Astonishingly, Trump says that after he has “won the war”, it is “unfair” of Iran to close the Strait. The rationality of this argument is questionable. Frustrated by the degree of Iranian resistance, Trump, who unleashed a war against Iran entirely on his own volition, is now asking his European and Japanese allies to join in opening the Strait. He is agitated that US allies do not want to become belligerents in this war, which some have publicly declared as illegal and lacking a UN mandate. Trump, with his usual impulsive lashings out, has threatened to walk out of NATO, threatened Spain, and, in particular, the UK, for not standing by the US when the US demanded support. At the same time, he claims that the US really does not need any help from anyone and that he was merely testing the responses from US allies. His call for a Board of Peace for Hormuz on the pattern of the Board of Peace for Gaza has been ignored.

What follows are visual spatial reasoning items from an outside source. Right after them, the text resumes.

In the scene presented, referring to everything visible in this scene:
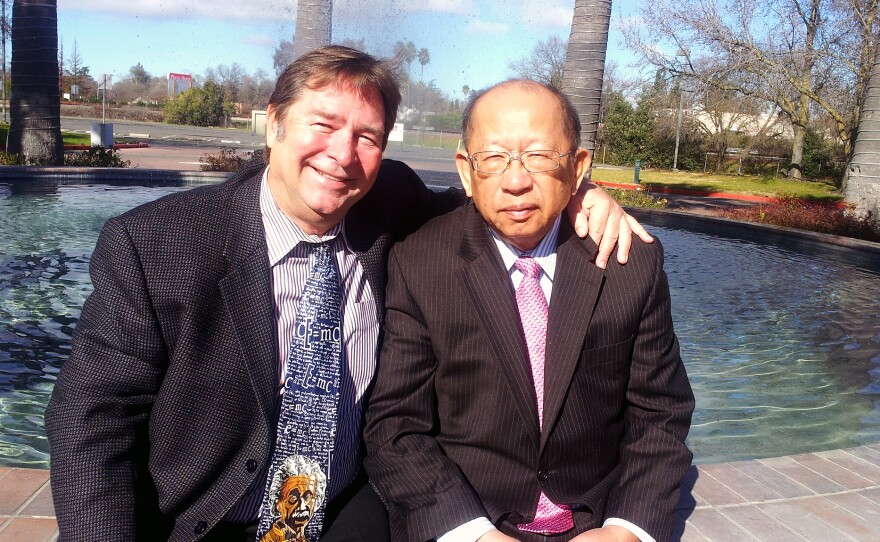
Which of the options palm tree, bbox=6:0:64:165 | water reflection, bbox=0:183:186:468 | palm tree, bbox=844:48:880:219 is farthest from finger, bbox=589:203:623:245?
palm tree, bbox=6:0:64:165

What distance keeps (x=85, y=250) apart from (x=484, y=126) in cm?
696

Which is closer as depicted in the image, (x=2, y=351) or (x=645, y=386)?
(x=645, y=386)

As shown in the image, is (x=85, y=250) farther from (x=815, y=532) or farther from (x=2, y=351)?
(x=815, y=532)

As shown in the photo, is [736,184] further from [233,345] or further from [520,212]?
[233,345]

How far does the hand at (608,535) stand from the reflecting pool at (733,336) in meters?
2.14

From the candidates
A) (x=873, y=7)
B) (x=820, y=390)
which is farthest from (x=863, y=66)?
(x=820, y=390)

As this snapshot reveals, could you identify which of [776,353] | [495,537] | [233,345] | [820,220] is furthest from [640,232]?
[820,220]

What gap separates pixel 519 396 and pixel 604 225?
0.60 meters

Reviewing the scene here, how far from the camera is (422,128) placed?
2836 cm

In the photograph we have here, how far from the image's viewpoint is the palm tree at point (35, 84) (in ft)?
48.4

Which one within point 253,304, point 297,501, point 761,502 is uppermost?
point 253,304

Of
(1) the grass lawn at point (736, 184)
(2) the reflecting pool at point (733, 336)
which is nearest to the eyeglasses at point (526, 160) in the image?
(2) the reflecting pool at point (733, 336)

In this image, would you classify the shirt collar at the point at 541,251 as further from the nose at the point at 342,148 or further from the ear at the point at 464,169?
the nose at the point at 342,148

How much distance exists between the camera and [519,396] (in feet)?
7.06
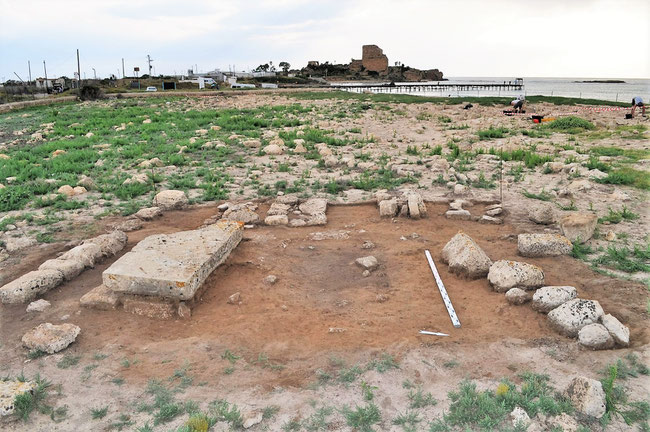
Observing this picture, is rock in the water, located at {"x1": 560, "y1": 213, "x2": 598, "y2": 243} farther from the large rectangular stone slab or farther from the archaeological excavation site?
the large rectangular stone slab

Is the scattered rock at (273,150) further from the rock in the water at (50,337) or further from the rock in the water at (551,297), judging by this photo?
the rock in the water at (551,297)

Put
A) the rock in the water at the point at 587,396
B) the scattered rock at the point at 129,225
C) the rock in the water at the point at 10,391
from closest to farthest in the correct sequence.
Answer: the rock in the water at the point at 587,396 → the rock in the water at the point at 10,391 → the scattered rock at the point at 129,225

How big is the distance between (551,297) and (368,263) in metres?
2.00

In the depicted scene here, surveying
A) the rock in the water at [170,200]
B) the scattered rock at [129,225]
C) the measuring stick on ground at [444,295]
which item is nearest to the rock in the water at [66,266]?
the scattered rock at [129,225]

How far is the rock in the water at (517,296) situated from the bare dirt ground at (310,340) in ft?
0.31

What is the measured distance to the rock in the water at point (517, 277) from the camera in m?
4.50

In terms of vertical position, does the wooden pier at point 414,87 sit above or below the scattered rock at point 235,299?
above

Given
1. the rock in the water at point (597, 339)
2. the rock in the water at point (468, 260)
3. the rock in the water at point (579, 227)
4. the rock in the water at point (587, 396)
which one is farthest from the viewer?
the rock in the water at point (579, 227)

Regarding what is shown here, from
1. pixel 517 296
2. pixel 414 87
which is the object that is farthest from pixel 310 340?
pixel 414 87

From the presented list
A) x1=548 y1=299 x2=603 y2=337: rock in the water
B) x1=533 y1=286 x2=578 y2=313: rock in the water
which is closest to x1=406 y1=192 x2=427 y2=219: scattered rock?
x1=533 y1=286 x2=578 y2=313: rock in the water

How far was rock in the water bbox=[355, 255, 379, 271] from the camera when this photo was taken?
17.3 ft

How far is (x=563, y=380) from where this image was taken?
3221 millimetres

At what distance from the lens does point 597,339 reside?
3.56m

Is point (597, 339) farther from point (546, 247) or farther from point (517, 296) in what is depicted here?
point (546, 247)
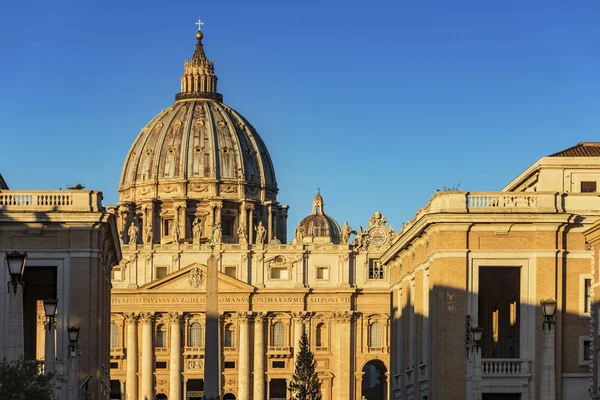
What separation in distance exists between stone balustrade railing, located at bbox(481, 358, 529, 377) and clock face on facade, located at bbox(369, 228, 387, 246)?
9575cm

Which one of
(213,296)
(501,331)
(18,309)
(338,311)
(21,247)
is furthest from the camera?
(338,311)

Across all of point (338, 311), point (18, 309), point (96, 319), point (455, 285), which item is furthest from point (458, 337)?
point (338, 311)

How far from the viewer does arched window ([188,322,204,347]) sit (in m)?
168

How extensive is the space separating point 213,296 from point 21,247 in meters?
10.5

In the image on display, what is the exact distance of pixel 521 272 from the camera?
8125 cm

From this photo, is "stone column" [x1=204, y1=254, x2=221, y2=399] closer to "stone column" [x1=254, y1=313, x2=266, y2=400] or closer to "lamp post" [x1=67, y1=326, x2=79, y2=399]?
"lamp post" [x1=67, y1=326, x2=79, y2=399]

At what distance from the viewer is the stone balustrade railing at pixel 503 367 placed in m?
79.0

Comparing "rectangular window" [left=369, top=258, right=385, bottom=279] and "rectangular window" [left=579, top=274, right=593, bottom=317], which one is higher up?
"rectangular window" [left=369, top=258, right=385, bottom=279]

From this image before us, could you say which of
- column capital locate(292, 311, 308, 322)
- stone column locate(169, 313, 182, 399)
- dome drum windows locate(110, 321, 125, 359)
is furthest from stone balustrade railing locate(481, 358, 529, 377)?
dome drum windows locate(110, 321, 125, 359)

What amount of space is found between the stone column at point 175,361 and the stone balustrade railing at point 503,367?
3534 inches

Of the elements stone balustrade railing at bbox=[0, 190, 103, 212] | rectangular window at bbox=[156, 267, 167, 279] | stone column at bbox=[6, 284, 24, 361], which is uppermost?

The war has to end at some stage. Trump seems to be exploring an off-ramp, as they say. Iran is rejecting talks at this stage. For Iran, this is an existential struggle. It cannot place trust in any peace agreement with Trump because twice now the US has engaged with Iran in negotiations, and twice during their course the US has attacked Iran. The US and Israel have made it clear that they want to get rid of the clerical regime in Iran. For those who hold power in Iran, including the IRGC, this means the US acquiring control over Iran’s resources and foreign policy and Israel exercising unchallenged hegemony over the region in the future with US backing. The stakes are very high on both sides. The US cannot accept defeat, and neither can Iran. The question is who has greater staying power.
For India, a prolonged conflict would be most costly. Sustained high oil and gas prices would have an impact not only on the economy but also entail social costs. The dynamism of our growing ties with the Gulf countries, where we have vital interests, will be disturbed. The model of growth and development. and the technological future of the Gulf countries, especially the UAE, in partnership with India, will be called into question. India will find it challenging to maintain a balance between our ties with Israel, Iran, the GCC countries, and the US, with each of whom we have compelling interests.

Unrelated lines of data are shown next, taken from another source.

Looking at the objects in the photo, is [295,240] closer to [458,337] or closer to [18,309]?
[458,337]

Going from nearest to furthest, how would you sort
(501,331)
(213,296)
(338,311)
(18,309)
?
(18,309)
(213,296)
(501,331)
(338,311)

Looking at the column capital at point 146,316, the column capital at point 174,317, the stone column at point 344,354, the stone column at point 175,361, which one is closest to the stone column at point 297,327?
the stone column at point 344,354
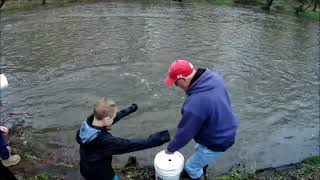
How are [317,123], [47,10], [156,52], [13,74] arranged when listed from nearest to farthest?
[317,123]
[13,74]
[156,52]
[47,10]

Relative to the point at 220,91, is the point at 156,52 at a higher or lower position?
lower

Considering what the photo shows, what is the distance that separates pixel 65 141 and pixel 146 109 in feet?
8.81

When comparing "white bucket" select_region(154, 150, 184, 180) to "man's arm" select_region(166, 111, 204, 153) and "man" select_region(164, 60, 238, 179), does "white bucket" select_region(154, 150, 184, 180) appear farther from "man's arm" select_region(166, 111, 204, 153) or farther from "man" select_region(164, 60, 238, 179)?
"man's arm" select_region(166, 111, 204, 153)

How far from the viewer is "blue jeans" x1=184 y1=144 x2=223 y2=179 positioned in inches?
217

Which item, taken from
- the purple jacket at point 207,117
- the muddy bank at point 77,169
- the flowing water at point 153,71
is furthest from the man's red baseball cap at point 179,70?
the flowing water at point 153,71

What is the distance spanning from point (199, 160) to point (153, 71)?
8869 millimetres

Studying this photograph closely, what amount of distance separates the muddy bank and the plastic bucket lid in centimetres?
141

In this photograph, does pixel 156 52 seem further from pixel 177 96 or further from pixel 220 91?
pixel 220 91

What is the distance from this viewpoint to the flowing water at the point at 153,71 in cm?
1022

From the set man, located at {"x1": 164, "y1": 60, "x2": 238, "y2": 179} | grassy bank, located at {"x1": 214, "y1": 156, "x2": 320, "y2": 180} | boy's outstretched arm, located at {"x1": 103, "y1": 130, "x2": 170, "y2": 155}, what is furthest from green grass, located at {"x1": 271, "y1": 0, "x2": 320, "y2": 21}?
boy's outstretched arm, located at {"x1": 103, "y1": 130, "x2": 170, "y2": 155}

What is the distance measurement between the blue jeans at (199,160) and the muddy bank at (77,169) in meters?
1.06

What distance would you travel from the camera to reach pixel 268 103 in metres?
12.3

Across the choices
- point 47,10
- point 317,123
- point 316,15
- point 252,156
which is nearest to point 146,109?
point 252,156

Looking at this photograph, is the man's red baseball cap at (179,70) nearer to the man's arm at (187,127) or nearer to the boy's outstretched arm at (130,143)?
the man's arm at (187,127)
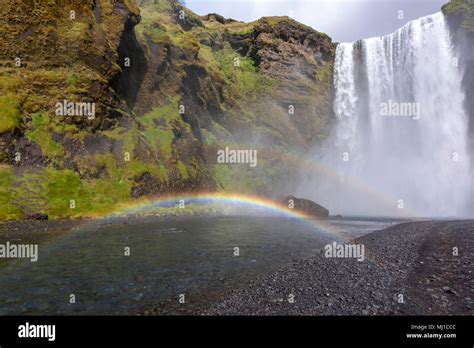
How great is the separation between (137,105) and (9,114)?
2493cm

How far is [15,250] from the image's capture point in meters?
20.5

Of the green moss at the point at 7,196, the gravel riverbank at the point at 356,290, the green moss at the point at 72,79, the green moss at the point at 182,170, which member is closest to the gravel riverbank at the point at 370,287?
the gravel riverbank at the point at 356,290

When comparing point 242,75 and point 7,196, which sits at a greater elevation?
point 242,75

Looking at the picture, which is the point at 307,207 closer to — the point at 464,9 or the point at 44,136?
the point at 44,136

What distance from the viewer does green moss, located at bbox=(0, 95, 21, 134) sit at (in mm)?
38500

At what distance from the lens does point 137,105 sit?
6209 centimetres

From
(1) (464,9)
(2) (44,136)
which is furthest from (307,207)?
(1) (464,9)

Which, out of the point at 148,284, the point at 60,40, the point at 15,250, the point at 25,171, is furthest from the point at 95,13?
the point at 148,284

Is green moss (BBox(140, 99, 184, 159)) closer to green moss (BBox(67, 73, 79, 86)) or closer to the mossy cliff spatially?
the mossy cliff

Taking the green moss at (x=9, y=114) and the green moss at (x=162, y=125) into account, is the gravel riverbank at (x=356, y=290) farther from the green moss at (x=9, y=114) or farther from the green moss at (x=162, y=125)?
the green moss at (x=162, y=125)

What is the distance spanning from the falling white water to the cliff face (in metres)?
1.21

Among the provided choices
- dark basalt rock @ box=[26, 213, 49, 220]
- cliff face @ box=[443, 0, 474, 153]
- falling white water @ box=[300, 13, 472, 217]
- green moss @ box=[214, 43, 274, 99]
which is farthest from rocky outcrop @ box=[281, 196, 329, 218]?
green moss @ box=[214, 43, 274, 99]

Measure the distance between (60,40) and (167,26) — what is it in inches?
1520

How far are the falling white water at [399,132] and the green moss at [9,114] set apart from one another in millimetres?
60879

Our presidency of BRICS this year will test our diplomacy even more than our very successful Presidency of the G20 did. Iran is a member of BRICS, and so are the UAE and Saudi Arabia. How will we be able to build some consensus language that is acceptable to both sides? Russia and China, both permanent members of the Security Council, have diplomatic and economic cards to play that India does not have. India’s relations with the US, which has triggered this war, have a different political complexion than those of Russia and China. We will have to consult closely with Russia, China, Brazil, South Africa, Egypt, and Indonesia to draft a consensus, which we will no doubt do.
This unwanted war presents unwanted disruptions of our ties with West Asia.